**WRITTEN PROBLEM 1**. According to the passage on Jacob's dream, why had Jacob left home?

==== EXCERPTED TEXT ====

The answer, it seems to me, is intimated in the beginning of this week’s parsha. Jacob was in the middle of a journey from one danger to another. He had left home because Esau had vowed to kill him when Isaac died. He was about to enter the household of his uncle Laban, which would itself present other dangers. Far from home, alone, he was at a point of maximum vulnerability. The sun set. Night fell. Jacob lay down to sleep, and then saw this majestic vision:
He dreamed: "Ve-hinei!" - He saw a ladder set upon the ground, whose top reached the heavens. "Ve-hinei!" - On it, angels of God went up and came down. "Ve-hinei!" - The Lord stood over him there and said, “I am the Lord, the God of Abraham your father, and the God of Isaac. The land on which you lie I will give to you and your descendants. Your descendants shall be like the dust of the earth, and you will spread out to the west, the east, the north, and to the south. Through you and your descendants, all the families of the earth will be blessed. "Ve-hinei!" - I am with you. I will protect you wherever you go, and I will bring you back to this land, for I will not leave you until I have done what I have spoken of to you.”
Then Jacob awoke from his sleep and said, “Truly, the Lord is in this place - and I did not know it!” He was afraid, and said, “How full of awe is this place! This is none other than the House of God, and this is the gate of the heavens.”

==== EXCERPTED RECORDS ====

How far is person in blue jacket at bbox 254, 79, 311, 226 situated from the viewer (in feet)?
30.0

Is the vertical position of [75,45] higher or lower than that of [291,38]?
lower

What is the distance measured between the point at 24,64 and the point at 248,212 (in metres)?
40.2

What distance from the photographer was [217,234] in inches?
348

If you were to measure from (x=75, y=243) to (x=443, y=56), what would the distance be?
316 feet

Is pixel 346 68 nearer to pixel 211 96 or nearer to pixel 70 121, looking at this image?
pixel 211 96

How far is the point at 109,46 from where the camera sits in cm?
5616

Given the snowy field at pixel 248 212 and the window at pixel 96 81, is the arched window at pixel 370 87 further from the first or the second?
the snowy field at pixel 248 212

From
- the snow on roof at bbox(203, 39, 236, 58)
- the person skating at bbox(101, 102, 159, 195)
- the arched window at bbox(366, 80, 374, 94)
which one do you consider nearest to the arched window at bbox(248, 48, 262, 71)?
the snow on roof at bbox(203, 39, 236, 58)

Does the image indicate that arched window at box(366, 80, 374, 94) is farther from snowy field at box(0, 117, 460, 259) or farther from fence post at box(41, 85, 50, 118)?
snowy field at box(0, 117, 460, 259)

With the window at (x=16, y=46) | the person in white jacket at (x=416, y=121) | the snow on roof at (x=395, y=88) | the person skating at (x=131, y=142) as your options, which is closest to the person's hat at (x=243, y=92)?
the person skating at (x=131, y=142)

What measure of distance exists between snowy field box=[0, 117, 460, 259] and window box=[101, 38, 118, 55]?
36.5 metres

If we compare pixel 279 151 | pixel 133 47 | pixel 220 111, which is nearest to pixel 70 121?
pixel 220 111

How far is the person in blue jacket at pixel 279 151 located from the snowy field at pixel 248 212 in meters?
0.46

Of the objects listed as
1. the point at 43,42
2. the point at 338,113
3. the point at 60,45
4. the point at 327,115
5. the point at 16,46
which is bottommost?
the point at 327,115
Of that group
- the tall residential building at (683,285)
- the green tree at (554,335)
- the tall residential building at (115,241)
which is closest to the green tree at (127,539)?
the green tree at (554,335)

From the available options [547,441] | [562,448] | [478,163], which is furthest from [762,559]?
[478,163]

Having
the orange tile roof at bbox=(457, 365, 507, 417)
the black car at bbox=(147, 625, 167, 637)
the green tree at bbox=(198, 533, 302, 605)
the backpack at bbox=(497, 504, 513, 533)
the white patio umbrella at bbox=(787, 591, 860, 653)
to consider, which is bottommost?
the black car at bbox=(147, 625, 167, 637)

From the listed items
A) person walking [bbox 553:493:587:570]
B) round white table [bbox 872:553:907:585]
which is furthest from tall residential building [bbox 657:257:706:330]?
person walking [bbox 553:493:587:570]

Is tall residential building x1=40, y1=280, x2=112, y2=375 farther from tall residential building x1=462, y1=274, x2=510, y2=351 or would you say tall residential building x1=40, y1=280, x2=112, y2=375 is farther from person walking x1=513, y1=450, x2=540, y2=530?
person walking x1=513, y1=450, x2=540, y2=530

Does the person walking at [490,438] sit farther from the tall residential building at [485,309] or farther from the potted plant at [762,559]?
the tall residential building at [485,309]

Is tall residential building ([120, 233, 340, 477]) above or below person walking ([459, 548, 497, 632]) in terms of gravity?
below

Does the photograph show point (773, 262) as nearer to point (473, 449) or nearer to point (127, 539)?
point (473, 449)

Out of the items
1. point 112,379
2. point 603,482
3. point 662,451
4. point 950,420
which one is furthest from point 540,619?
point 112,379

====

**WRITTEN PROBLEM 2**. Count the lines of the listing that contain the string "consider" and give only that number.

**CORRECT RESPONSE 1**. Esau had vowed to kill him when Isaac died.

**CORRECT RESPONSE 2**. 2